Data lines
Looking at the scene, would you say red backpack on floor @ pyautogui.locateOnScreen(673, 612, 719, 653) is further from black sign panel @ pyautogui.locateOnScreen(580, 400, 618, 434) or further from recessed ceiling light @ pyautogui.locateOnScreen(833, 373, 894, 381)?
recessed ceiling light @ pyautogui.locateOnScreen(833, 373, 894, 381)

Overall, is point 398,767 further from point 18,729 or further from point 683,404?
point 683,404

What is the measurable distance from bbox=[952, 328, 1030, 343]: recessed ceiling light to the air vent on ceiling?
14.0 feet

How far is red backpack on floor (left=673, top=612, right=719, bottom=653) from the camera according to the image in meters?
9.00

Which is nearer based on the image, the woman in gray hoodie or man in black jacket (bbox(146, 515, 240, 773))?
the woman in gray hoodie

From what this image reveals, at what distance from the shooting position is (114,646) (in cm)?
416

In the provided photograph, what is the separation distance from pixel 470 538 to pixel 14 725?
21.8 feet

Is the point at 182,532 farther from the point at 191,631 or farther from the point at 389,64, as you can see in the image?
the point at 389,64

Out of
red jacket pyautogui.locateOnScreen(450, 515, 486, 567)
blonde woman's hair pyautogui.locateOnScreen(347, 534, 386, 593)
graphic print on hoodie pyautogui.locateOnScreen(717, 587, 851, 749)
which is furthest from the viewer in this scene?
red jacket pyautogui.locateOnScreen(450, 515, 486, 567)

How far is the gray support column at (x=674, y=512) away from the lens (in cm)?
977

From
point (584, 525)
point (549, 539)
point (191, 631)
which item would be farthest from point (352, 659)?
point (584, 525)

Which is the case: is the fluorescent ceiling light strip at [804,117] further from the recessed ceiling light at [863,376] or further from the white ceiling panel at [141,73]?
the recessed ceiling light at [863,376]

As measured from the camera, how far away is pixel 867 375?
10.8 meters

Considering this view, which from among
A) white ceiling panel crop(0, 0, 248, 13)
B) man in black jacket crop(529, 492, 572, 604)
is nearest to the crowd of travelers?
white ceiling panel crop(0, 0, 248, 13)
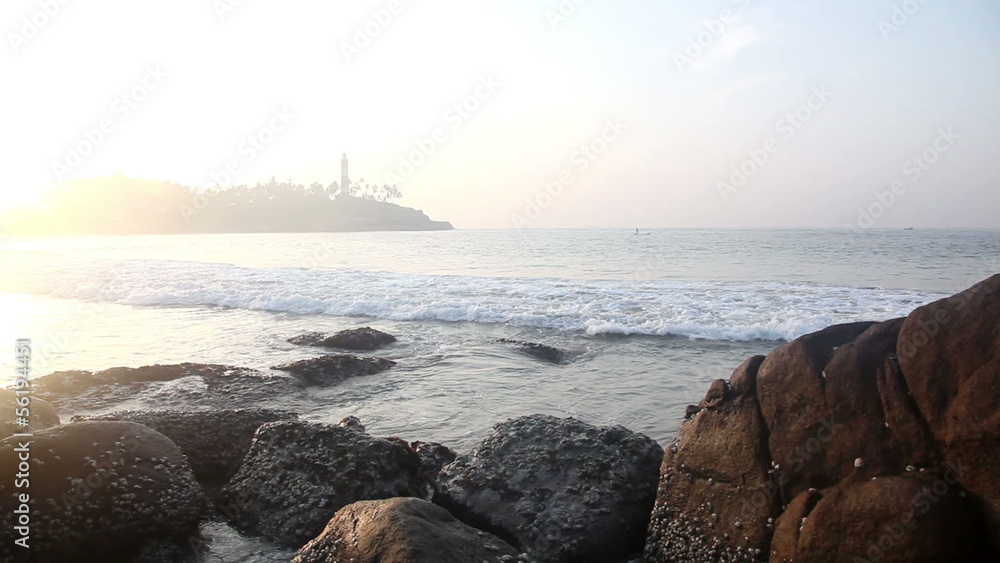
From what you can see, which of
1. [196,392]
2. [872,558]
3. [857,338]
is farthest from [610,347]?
[872,558]

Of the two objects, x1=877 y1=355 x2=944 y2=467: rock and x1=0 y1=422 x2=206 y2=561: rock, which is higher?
x1=877 y1=355 x2=944 y2=467: rock

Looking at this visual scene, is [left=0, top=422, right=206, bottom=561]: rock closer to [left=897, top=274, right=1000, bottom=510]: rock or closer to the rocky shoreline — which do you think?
the rocky shoreline

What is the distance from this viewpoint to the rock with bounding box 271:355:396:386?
1009 cm

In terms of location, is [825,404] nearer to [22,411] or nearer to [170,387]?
[22,411]

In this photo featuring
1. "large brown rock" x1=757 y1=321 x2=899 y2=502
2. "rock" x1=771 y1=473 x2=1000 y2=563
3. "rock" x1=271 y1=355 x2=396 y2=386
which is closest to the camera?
"rock" x1=771 y1=473 x2=1000 y2=563

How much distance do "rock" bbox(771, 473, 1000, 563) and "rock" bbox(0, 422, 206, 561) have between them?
4.51 m

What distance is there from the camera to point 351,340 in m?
13.2

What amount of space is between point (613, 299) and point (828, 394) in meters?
15.0

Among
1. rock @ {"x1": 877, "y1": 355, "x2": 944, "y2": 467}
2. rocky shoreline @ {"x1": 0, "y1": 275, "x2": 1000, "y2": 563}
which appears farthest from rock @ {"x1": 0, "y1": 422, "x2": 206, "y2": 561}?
rock @ {"x1": 877, "y1": 355, "x2": 944, "y2": 467}

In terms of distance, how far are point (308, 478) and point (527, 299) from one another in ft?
49.0

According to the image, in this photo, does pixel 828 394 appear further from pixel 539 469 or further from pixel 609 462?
pixel 539 469

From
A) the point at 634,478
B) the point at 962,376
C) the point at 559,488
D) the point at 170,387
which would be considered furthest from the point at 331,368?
the point at 962,376

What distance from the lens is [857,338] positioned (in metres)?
4.35

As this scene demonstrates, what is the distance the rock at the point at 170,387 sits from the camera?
8.34m
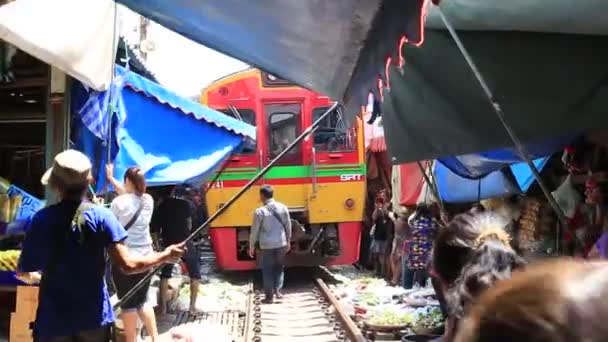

Do this
Collect every line in the records above that contains the string "terms", and copy each one in full.

Written response
In terms of location, is [825,404] nearer to [22,411] or nearer to [170,387]?
In terms of distance, how far are point (308, 478) and point (527, 299) from one another in ft?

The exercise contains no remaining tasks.